Most Americans use at least one social media network, but some people document every detail of their daily lives without thinking about what they are posting on their social networking profiles. While most posts on social media aren’t going to have a detrimental influence on a person’s daily life, oversharing on social media after a vehicle accident might harm a personal injury claim.
A victim of a vehicle crash may feel compelled to tell others about the accident on Facebook to gain sympathy or support from friends. However, your negotiations with the insurance company could be impacted if you post too many details on social media. Discussing your negative opinions or experiences when dealing with an insurance adjuster only complicates the claims process with them.
The Risks of Discussing a Car Accident In Virginia On Social Media
In order to strengthen their claim, the insurance company may be able to access your public social media accounts in order to gather more information on you and undermine your case.
Social Outings and Photography
In a trial, photographs and comments posted on social media might be used to damage your case. Even if you think you’re being cautious with your postings, a lawyer for the defendant can use the information to claim that your complaint is exaggerated or outright false.

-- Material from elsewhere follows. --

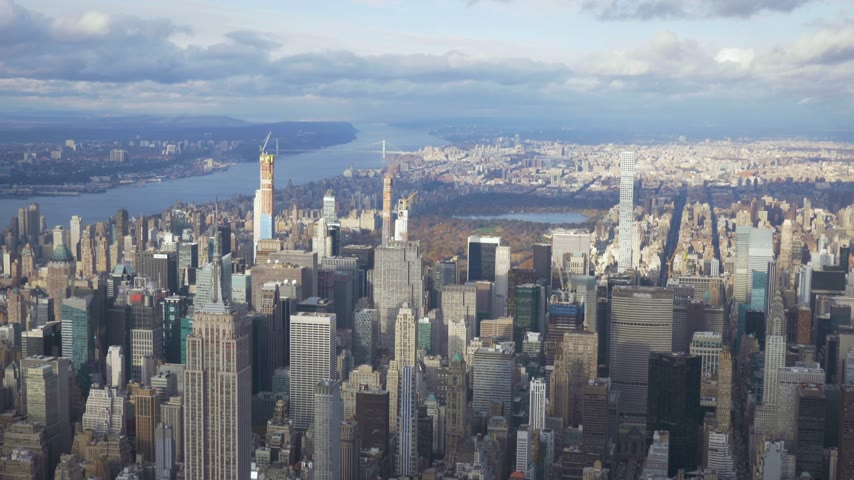 midtown manhattan : New York City in Summer Sunny Day. Midtown Cityscape of Manhattan. United States. Aerial View. Medium Shot. Camera Tilts Down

If you photograph yourself on a hike in difficult terrain or participating in sports, the defense may argue that your injuries from the automobile accident are not as bad as you claim. When looking for compensation for the emotional impact of an accident, this is also true in regard to photographs of you having a fantastic time partying with your friends. Because of this, you might get compensated less for your injuries.
Avoid Self-Incriminating Social Media Posts
In your social media posts, it’s also a terrible idea to include statements that explain how you were feeling at the time of the accident, such as “I was distracted because of personal issues in my life,” or “I was in the middle of responding to a text message.” These phrases may be seen as admissions and used to claim that you were distracted and caused the accident. The defense may claim that you were partially responsible, and therefore you should not receive as much money as you would have if you weren’t negligent or should not receive anything at all.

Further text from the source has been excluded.